General information
- Sport: Canadian football
- Date: January 14, 2019
- Time: 10:00 am CST
- Location: Mexico City

Overview
- 27 total selections in 3 rounds
- First selection: Diego Viamontes, WR, Edmonton Eskimos

= 2019 CFL–LFA draft =

Canadian football draft

The 2019 CFL–LFA draft took place on January 14, 2019. Twenty-seven players were chosen from an invited pool of 51 Mexican players: 34 from the Liga de Fútbol Americano Profesional (LFA) (a professional American football league) and 17 seniors from Mexican university teams.

==Background==
In October 2018, Canadian Football League commissioner Randy Ambrosie outlined a plan to grow the CFL's presence, which he dubbed CFL 2.0, including growth internationally. In November 2018, the LFA signed a non-binding Letter of Intent with the CFL to share resources and to allow for at least one CFL game to be played in Mexico, as wells as lay the ground work for special Mexican-specific editions of the CFL Combine and CFL draft.

On January 11, 2019, 51 players from the LFA and Mexican college ranks were announced as participants in a combine to beheld on January 13 and a 27-player draft to be held on January 14, 2019. Each CFL team sent scouts and were reported to likely receive four picks. Consensus after the combine was that 6-18 players were of (or could be made into) CFL camp caliber, but that a majority of players had no professional potential. This led to criticism of commissioner Ambrosie for spending time and resources on this additional draft, when a collective bargaining agreement with the CFLPA still had not been reached. Originally, there were plans for a 4-round 36-player draft but, after the combine and interviews, was scaled back to a 3-round, 27-player draft. BC Lions General Manager Ed Hervey was reported to have, "settled for athletic and the ability to speak English" in player evaluations. It was not reported if drafted players would count towards a team's National or International slots.

On January 12, 2019, the LFA held their own domestic 66-player draft in advance of the CFL's draft.

==Selection order==
Unlike the normal CFL draft, which sets selection order based on a team's record the previous season (similar to the NFL draft), the CFL–LFA draft instead used a weighted lottery system where teams receive more balls in a selection bin depending on their record, with more balls increasing the chance at a higher draft priority (similar to the NBA draft). The draft order was set the night before the draft: The Edmonton Eskimos received the first pick, despite Edmonton's general manager and head coach both skipping the combine and draft process, sending a subordinate instead. Edmonton GM Brock Sunderland in particular was largely dismissive of the entire process.

◆ DIRECTIVE A:
Rewrite every line of the listing, starting with the line that contains "Question: Where are the bracelets" and going on through the end of the listing. Multiply each bounding-box coordinate in the answers by 0.8 and round it to a whole number, rounding halves up, while all other lines stay unchanged.

Data entries

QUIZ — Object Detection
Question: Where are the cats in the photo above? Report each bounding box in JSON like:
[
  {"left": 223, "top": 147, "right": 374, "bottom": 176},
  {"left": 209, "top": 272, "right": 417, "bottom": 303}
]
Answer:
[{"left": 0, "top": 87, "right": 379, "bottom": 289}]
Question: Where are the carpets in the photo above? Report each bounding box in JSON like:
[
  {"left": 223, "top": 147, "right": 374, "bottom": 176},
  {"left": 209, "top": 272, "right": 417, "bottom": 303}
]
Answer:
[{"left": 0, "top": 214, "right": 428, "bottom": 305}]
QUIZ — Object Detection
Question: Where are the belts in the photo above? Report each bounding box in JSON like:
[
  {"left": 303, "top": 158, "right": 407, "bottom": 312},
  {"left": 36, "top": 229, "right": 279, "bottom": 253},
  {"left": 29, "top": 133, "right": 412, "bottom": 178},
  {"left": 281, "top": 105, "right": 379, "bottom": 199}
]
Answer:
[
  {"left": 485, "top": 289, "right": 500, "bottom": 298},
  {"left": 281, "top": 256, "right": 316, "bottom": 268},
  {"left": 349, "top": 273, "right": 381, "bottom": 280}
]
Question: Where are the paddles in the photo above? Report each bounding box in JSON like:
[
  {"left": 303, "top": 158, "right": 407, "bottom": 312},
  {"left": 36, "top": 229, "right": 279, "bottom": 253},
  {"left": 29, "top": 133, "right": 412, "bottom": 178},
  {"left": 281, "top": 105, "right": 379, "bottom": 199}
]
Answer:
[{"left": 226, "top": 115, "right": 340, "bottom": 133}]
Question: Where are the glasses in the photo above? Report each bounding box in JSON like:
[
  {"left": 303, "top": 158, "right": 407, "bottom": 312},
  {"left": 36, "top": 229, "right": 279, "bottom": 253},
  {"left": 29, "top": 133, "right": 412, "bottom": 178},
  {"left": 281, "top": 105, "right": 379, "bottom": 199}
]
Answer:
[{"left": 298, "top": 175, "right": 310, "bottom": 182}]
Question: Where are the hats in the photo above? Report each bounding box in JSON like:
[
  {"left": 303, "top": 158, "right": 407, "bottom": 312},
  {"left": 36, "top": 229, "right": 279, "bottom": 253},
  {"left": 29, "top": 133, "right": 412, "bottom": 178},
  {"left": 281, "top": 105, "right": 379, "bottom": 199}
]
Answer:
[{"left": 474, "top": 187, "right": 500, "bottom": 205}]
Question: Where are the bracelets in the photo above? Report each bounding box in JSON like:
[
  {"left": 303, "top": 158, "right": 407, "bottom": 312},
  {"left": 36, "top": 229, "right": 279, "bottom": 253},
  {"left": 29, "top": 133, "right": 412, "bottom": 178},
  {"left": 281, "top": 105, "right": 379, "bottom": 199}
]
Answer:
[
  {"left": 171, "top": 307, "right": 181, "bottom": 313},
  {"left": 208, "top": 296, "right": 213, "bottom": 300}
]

◆ DIRECTIVE B:
Repeat word for word the passage of the draft article starting with "Canadian football draft" and going on through "Mexican university teams.".

◆ CORRECT RESPONSE A:
Question: Where are the bracelets in the photo above? Report each bounding box in JSON like:
[
  {"left": 303, "top": 158, "right": 407, "bottom": 312},
  {"left": 36, "top": 229, "right": 279, "bottom": 253},
  {"left": 29, "top": 133, "right": 412, "bottom": 178},
  {"left": 281, "top": 105, "right": 379, "bottom": 199}
]
Answer:
[
  {"left": 137, "top": 246, "right": 145, "bottom": 250},
  {"left": 166, "top": 237, "right": 170, "bottom": 240}
]

◆ CORRECT RESPONSE B:
Canadian football draft

The 2019 CFL–LFA draft took place on January 14, 2019. Twenty-seven players were chosen from an invited pool of 51 Mexican players: 34 from the Liga de Fútbol Americano Profesional (LFA) (a professional American football league) and 17 seniors from Mexican university teams.